=== TASK INSTRUCTIONS ===
Pictures stay out of the copy; restate everything else in the material exactly.

[Spatial relationship records]

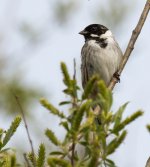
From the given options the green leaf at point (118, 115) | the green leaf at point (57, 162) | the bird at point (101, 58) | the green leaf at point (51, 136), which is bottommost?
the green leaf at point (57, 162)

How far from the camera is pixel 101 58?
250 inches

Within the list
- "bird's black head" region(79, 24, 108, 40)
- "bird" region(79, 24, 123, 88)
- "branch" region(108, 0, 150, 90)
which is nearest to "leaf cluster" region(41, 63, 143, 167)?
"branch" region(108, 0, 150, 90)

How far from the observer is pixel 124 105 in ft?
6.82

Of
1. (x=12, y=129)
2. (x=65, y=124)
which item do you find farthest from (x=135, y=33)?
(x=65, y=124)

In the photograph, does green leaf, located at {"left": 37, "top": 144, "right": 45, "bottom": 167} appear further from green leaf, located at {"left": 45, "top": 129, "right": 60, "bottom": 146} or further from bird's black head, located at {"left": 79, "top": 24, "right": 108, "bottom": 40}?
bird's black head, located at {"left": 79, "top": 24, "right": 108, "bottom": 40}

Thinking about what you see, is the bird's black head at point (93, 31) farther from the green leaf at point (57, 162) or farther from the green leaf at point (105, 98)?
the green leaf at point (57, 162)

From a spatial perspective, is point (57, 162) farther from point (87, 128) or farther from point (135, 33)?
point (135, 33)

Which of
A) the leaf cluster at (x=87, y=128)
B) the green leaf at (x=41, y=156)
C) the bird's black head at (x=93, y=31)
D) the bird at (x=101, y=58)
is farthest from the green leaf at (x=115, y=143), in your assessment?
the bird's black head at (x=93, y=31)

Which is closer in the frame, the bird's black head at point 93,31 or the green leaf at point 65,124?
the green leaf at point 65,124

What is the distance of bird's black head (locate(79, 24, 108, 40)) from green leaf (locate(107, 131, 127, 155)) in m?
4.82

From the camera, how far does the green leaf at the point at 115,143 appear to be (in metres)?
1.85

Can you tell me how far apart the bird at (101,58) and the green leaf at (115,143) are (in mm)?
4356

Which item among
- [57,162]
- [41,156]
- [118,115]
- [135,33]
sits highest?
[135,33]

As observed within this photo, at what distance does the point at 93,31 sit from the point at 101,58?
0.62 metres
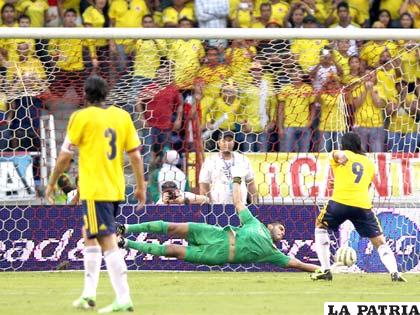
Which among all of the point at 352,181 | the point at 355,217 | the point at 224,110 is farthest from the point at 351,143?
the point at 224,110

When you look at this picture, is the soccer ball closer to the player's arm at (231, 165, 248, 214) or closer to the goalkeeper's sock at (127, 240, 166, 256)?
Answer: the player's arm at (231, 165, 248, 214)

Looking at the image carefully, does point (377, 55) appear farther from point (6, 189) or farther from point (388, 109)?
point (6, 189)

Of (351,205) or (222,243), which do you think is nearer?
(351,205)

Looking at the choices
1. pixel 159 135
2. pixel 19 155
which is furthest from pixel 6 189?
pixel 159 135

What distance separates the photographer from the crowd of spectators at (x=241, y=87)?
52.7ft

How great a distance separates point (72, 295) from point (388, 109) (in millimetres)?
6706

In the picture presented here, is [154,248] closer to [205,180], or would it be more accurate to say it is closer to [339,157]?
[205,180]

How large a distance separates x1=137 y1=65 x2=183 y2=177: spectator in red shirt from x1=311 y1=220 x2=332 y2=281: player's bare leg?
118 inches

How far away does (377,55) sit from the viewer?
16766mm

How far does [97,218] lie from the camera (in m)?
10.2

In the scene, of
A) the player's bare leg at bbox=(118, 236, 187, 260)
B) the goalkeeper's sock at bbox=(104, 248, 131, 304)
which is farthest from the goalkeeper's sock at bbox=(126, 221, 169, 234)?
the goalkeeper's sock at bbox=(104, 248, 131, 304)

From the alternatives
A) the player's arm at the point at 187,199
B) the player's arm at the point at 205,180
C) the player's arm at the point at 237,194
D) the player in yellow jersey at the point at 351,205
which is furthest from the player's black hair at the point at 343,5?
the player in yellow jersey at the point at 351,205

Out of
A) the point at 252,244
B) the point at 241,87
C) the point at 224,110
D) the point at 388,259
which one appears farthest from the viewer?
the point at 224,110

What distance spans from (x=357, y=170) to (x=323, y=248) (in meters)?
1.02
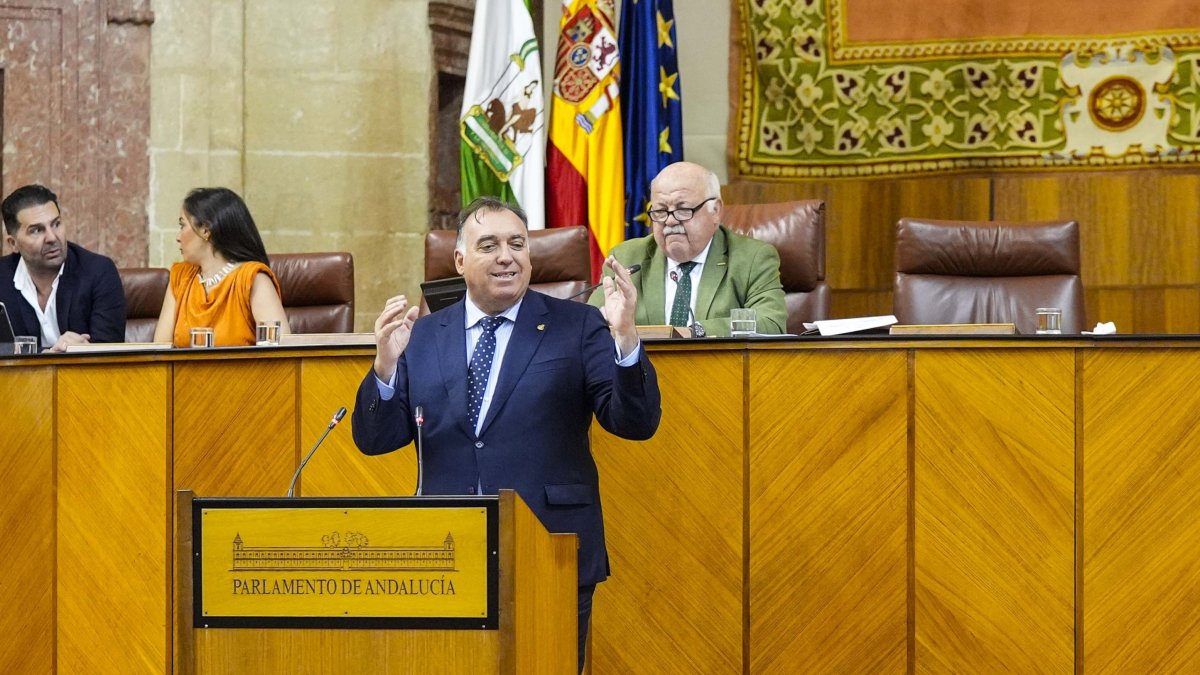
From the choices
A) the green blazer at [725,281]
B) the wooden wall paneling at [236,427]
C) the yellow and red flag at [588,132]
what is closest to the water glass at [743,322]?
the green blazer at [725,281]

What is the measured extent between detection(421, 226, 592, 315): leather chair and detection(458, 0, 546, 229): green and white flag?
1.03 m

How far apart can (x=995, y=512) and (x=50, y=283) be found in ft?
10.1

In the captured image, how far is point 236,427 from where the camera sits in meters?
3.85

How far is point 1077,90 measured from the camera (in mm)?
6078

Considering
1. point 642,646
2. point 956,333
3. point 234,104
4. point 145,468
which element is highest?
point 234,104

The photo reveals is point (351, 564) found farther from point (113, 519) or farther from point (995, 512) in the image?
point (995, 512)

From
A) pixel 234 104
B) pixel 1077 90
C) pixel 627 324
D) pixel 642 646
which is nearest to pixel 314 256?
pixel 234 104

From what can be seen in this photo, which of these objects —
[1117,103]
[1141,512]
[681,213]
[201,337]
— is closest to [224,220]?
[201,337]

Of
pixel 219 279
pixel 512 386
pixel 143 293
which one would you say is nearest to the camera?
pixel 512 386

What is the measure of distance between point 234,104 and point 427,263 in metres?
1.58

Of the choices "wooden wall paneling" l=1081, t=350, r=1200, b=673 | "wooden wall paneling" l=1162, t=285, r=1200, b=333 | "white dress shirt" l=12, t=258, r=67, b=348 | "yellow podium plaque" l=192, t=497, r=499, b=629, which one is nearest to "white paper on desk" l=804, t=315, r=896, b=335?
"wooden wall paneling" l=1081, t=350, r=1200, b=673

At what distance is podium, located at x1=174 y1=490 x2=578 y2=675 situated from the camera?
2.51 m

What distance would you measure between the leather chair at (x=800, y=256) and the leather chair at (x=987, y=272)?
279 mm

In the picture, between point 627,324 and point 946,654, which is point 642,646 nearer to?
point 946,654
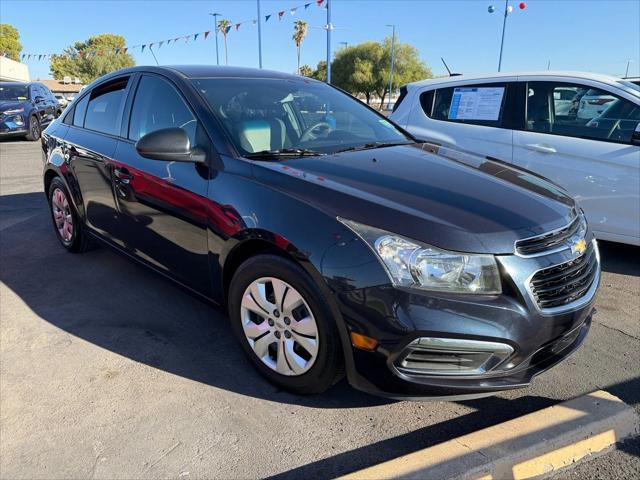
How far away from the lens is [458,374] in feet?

=== FINAL ANSWER ===
From the given options the green leaf at point (118, 115) | the green leaf at point (57, 162) | the bird at point (101, 58) | the green leaf at point (51, 136), which is bottommost?
the green leaf at point (57, 162)

How far from the camera is pixel 101 58?
250 inches

Within the list
- "bird's black head" region(79, 24, 108, 40)
- "bird" region(79, 24, 123, 88)
- "branch" region(108, 0, 150, 90)
which is nearest to "leaf cluster" region(41, 63, 143, 167)?
"branch" region(108, 0, 150, 90)

How far from the observer is pixel 124 105 in ft?
6.82

Of
1. (x=12, y=129)
2. (x=65, y=124)
which item do you find farthest from (x=135, y=33)?
(x=65, y=124)

In the photograph, does green leaf, located at {"left": 37, "top": 144, "right": 45, "bottom": 167} appear further from green leaf, located at {"left": 45, "top": 129, "right": 60, "bottom": 146} or further from bird's black head, located at {"left": 79, "top": 24, "right": 108, "bottom": 40}?
bird's black head, located at {"left": 79, "top": 24, "right": 108, "bottom": 40}

Thinking about what you see, is the bird's black head at point (93, 31) farther from the green leaf at point (57, 162) or farther from the green leaf at point (105, 98)?
the green leaf at point (57, 162)

From a spatial perspective, is point (57, 162) farther from point (87, 128) or farther from point (135, 33)?
point (135, 33)

Which of
A) the leaf cluster at (x=87, y=128)
B) the green leaf at (x=41, y=156)
C) the bird's black head at (x=93, y=31)
D) the bird at (x=101, y=58)
is farthest from the green leaf at (x=115, y=143), in your assessment?
the bird's black head at (x=93, y=31)

Which is closer in the frame, the bird's black head at point 93,31 or the green leaf at point 65,124?
the green leaf at point 65,124

What is the distance of bird's black head (locate(79, 24, 108, 40)) from green leaf (locate(107, 131, 127, 155)) in m?
4.82

From the camera, how far does the green leaf at the point at 115,143 appear to be (in metres)?
1.85

Can you tell me how far apart the bird at (101,58) and the green leaf at (115,143) are (in mm)?
4356

Which item among
- [57,162]
- [41,156]
- [118,115]
- [135,33]
sits highest?
[135,33]

As observed within this photo, at what distance does the point at 93,31 sit from the point at 101,58?
0.62 metres
Which among all of the point at 352,181 | the point at 355,217 | the point at 224,110 is farthest from the point at 351,143?
the point at 224,110

When you look at this picture, is the soccer ball closer to the player's arm at (231, 165, 248, 214) or closer to the goalkeeper's sock at (127, 240, 166, 256)?
Answer: the player's arm at (231, 165, 248, 214)

Looking at the image carefully, does point (377, 55) appear farther from point (6, 189) or farther from point (388, 109)?
point (6, 189)

Of (351,205) or (222,243), which do you think is nearer?
(351,205)

Looking at the choices
1. pixel 159 135
2. pixel 19 155
which is furthest from pixel 6 189?
pixel 159 135

What distance separates the photographer from the crowd of spectators at (x=241, y=87)?
52.7ft

How great a distance separates point (72, 295) from point (388, 109) (in millimetres)?
6706

In the picture presented here, is [154,248] closer to [205,180], or would it be more accurate to say it is closer to [339,157]?
[205,180]

How large a distance separates x1=137 y1=65 x2=183 y2=177: spectator in red shirt from x1=311 y1=220 x2=332 y2=281: player's bare leg?
118 inches

How far away does (377,55) sit from the viewer?
16766mm

How far does [97,218] lie from the camera (in m)?
10.2

In the scene, of
A) the player's bare leg at bbox=(118, 236, 187, 260)
B) the goalkeeper's sock at bbox=(104, 248, 131, 304)
which is farthest from the goalkeeper's sock at bbox=(126, 221, 169, 234)?
the goalkeeper's sock at bbox=(104, 248, 131, 304)

From the alternatives
A) the player's arm at the point at 187,199
B) the player's arm at the point at 205,180
C) the player's arm at the point at 237,194
D) the player in yellow jersey at the point at 351,205
which is furthest from the player's black hair at the point at 343,5?
the player in yellow jersey at the point at 351,205

Out of
A) the point at 252,244
B) the point at 241,87
C) the point at 224,110
D) the point at 388,259
which one appears farthest from the viewer?
the point at 224,110

What distance spans from (x=357, y=170) to (x=323, y=248) (in meters)?
1.02
From the choices
A) the green blazer at [725,281]
B) the wooden wall paneling at [236,427]
C) the yellow and red flag at [588,132]
what is closest to the water glass at [743,322]?
the green blazer at [725,281]

What is the measured extent between detection(421, 226, 592, 315): leather chair and detection(458, 0, 546, 229): green and white flag?
1.03 m

How far apart can (x=995, y=512) and (x=50, y=283) be found in ft?
10.1

In the captured image, how far is point 236,427 from where the camera sits in meters?
3.85

How far is point 1077,90 measured from the camera (in mm)?
6078

Considering
1. point 642,646
2. point 956,333
3. point 234,104
4. point 145,468
which element is highest?
point 234,104

The photo reveals is point (351, 564) found farther from point (113, 519) or farther from point (995, 512) in the image?
point (995, 512)

From
A) pixel 234 104
B) pixel 1077 90
C) pixel 627 324
D) pixel 642 646
which is nearest to pixel 314 256?
pixel 234 104

From what can be seen in this photo, which of these objects —
[1117,103]
[1141,512]
[681,213]
[201,337]
— is closest to [224,220]?
[201,337]

Of
pixel 219 279
pixel 512 386
pixel 143 293
which one would you say is nearest to the camera?
pixel 512 386

What is the measure of distance between point 234,104 and point 427,263 in metres?
1.58

Of the choices "wooden wall paneling" l=1081, t=350, r=1200, b=673 | "wooden wall paneling" l=1162, t=285, r=1200, b=333 | "white dress shirt" l=12, t=258, r=67, b=348 | "yellow podium plaque" l=192, t=497, r=499, b=629, which one is nearest to "white paper on desk" l=804, t=315, r=896, b=335?
"wooden wall paneling" l=1081, t=350, r=1200, b=673

At what distance is podium, located at x1=174 y1=490 x2=578 y2=675 situated from the camera?
2.51 m

What distance would you measure between the leather chair at (x=800, y=256) and the leather chair at (x=987, y=272)?
279 mm

In the picture, between point 627,324 and point 946,654, which is point 642,646 nearer to?
point 946,654
How far away from the lens is [458,374] in feet?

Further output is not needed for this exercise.